ARTICLE:
This article was originally published by this author on The Armenite
During the month preceding last year’s government change, Nikol Pashinyan made a series of curious statements about what he would do if he were to gain control of the government. Among those statements was the claim that he would increase government revenue by some thirty-five percent in his first year in charge. More recently, he and his administration have spent the past several weeks repeating that tax collection increased by twenty five percent in the first six months of 2019.
Unfortunately, these claims are on par with other ludicrous statements made by Pashinyan throughout his career and, now, as prime minister.

WRITTEN REQUEST 1:
Repeat word for word the part of the article that begins at the words "This article was" and ends after "months of 2019.".
The article and the listing that follows it are unrelated material.

RECORDS PROVIDED:
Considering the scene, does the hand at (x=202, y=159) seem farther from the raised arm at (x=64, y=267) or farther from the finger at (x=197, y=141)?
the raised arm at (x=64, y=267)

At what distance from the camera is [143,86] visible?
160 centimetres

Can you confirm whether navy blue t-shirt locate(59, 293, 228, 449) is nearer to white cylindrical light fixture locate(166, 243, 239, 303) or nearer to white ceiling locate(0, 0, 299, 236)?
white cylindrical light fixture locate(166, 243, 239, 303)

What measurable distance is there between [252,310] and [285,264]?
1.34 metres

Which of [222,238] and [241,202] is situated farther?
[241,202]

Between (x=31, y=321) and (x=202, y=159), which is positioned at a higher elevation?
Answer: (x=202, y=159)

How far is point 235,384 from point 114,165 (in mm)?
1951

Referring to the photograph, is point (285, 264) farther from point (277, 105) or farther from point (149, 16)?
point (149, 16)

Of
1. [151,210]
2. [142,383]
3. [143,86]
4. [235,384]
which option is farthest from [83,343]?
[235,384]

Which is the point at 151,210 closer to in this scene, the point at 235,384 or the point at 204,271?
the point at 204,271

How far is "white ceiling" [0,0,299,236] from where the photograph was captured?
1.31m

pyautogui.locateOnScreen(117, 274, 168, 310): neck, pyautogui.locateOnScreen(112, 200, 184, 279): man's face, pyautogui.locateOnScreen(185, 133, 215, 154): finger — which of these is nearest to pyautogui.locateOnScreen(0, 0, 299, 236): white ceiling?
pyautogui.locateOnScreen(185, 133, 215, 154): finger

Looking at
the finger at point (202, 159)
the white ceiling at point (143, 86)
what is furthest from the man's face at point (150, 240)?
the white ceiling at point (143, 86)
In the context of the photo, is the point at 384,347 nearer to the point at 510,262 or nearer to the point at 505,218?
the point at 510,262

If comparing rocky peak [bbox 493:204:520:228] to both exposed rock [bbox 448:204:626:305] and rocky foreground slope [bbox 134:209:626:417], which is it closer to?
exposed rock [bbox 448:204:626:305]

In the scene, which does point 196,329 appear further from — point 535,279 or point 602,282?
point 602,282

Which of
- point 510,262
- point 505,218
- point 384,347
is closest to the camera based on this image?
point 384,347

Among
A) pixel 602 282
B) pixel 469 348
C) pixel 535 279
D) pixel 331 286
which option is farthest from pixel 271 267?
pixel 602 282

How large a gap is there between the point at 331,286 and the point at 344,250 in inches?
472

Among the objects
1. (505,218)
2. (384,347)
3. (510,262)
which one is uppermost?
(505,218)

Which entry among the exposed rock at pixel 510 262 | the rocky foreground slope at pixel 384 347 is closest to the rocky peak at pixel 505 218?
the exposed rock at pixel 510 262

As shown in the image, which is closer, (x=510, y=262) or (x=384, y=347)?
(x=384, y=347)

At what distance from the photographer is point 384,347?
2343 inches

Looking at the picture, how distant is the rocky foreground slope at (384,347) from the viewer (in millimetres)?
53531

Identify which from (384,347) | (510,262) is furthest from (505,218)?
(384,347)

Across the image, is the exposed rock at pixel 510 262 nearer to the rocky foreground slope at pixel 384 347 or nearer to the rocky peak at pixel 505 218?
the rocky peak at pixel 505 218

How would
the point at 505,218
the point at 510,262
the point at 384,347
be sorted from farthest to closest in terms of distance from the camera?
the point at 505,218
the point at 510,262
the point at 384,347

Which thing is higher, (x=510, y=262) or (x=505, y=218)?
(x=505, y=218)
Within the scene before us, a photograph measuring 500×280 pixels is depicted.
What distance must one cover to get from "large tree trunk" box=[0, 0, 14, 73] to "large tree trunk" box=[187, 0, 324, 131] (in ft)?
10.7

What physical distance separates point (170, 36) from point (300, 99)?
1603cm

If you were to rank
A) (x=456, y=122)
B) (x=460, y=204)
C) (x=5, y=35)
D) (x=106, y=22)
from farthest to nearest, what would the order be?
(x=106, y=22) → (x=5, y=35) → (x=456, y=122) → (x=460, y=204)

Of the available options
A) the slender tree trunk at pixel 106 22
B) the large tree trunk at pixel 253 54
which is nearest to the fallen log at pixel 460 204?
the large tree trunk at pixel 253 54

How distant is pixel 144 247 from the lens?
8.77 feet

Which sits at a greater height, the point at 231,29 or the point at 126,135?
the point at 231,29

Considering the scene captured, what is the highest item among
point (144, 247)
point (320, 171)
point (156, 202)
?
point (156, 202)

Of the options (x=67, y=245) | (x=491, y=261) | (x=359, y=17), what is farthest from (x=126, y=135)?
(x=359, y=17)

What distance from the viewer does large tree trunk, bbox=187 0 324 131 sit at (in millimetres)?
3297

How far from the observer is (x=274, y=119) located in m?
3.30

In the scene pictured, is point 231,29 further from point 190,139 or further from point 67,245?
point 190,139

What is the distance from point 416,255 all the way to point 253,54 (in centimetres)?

WRITTEN REQUEST 2:
Reproduce the listing word for word, starting at its first line and stopping after the line that contains "160 centimetres".

WRITTEN RESPONSE 1:
This article was originally published by this author on The Armenite
During the month preceding last year’s government change, Nikol Pashinyan made a series of curious statements about what he would do if he were to gain control of the government. Among those statements was the claim that he would increase government revenue by some thirty-five percent in his first year in charge. More recently, he and his administration have spent the past several weeks repeating that tax collection increased by twenty five percent in the first six months of 2019.

WRITTEN RESPONSE 2:
Considering the scene, does the hand at (x=202, y=159) seem farther from the raised arm at (x=64, y=267) or farther from the finger at (x=197, y=141)?
the raised arm at (x=64, y=267)

At what distance from the camera is [143,86] visible?
160 centimetres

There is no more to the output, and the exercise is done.